4- Anayasa ve kanun koyucusu, iptal kararından önce sonuçlarını doğurmuş ve uyuşmazlık konusu yapılmamış veya yapılmayacak olan işlemleri, iptal kararının etkisinden masun tutarak kamu düzeninin istikrarlı kalmasını istemiş ve böylece anarşiye meydan verecek bir yolu kesin olarak kapatmıştır.

İptal kararları geriye yürümez hükmünden hareket olunarak bu dosya ile dava konusu edilen olayda yahut ihtilaf konusu edilmiş olup da halen görülmekte bulunun diğer davalarda iptal kararının uygulanmayacağı sonucunun çıkarılması, her şeyden önce Anayasanın 151 nci maddesi hükmüne ve 152 nci maddesinde yer alan Anayasa Mahkemesi kararları, Devletin yasama, yürütme ve yargı organlarını, idare makamlarını, gerçek ve tüzel kişileri bağlar tarzında ifadesini bulan temel hukuk kurallarına aykırı düşer.
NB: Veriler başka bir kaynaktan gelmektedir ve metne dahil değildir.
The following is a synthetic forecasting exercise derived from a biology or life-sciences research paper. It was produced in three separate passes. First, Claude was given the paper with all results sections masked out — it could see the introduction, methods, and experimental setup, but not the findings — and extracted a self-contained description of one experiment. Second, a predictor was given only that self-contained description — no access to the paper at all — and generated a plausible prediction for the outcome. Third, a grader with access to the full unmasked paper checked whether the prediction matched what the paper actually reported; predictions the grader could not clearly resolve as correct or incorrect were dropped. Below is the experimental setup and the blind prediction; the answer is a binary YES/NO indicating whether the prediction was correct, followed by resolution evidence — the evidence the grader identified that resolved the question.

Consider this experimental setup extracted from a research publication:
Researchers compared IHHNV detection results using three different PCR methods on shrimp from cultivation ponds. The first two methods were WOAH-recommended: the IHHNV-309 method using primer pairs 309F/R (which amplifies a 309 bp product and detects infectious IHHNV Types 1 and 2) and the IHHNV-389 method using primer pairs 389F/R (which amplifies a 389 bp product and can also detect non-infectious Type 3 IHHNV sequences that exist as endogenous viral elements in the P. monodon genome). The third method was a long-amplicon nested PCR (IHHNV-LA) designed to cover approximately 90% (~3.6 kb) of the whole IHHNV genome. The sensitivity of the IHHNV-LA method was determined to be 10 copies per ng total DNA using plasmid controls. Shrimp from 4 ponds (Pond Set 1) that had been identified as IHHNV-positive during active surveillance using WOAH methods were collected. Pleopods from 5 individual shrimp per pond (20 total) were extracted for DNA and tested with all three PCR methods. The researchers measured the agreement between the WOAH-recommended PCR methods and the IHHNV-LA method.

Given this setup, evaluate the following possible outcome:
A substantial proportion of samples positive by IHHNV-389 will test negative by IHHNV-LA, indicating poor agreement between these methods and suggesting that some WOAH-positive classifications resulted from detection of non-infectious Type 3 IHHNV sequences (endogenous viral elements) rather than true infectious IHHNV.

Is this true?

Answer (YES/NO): YES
Böyle bir kabul, Anayasa Mahkemesi kararlarının geriye yürümesini değil hiç yürümemesi sonucunu ortaya koyacağından, Anayasa ve hukuk dışı böylesi bir düşünce asla uygun görülemez ve Anayasa Mahkemesince verilmiş iptal kararının bu davada uygulanması, Anayasa Mahkemesi kararının geriye yürütülmesi olarak asla nitelendirilemez (Danıştay 8. Daire, E:1967/153, K:1968/2783, T:17/09/1968).

5- Mahkemelerce bakılmakta olan davalarda; uygulanan kanun ya da kanun hükmünde kararname hükmünün Anayasa Mahkemesi'nce iptal edildiği veya yürürlüğünün durdurulduğu durumlarda söz konusu kanun ya da kanun hükmünde kararname hükmüne göre hüküm kurma imkanı bulunmamaktadır (Danıştay 2. Daire, E:2004/7423, K:2005/113, T:12/01/2005).

6- Öğretim üyesine Disiplin Yönetmeligi uyarınca verilen disiplin cezasının Anayasa Mahkemesi'nin söz konusu yönetmeliğin yasal dayanağı olan Kanun maddesini Anayasaya aykırı bularak iptal etmesi nedeniyle hukuka aykırı olduğu ve Anayasa Mahkemesince verilen iptal kararının görülmekte olan davalarda yürürlüğe girmesi beklenilmeden Anayasanın üstünlüğü prensibi ve hukuk devleti ilkesi uyarınca uygulanması gerektiği hakkında (Danıştay İdari Dava Daireleri Kurulu, E:2013/826, K:2015/1654, T:29/04/2015).

7- 5204 sayılı Kanun kariyer basamaklarında yükselme sistemini üç aşamalı olarak kurmuştur. İlk aşamayı sınavı kazanma, yüksek lisans veya doktora yapma koşulu oluştururken, ikinci aşamada kıdem, eğitim, etkinlikler ve sicil puanları ile sınav sonuçlarına Yasada belirtilen oranda puanlar verilerek yapılacak puanlamaya göre başarı sıralamasının oluşturulması gelmektedir. Üçüncü aşamada Kanunun öngördüğü tek yöntem başarı sıralamasındaki öğretmenlerden kontenjan içinde kalanlarının atanmasıdır. Dolayısıyla Kanun'da atamaya esas alınacak başkaca bir kriter öngörülmemiştir.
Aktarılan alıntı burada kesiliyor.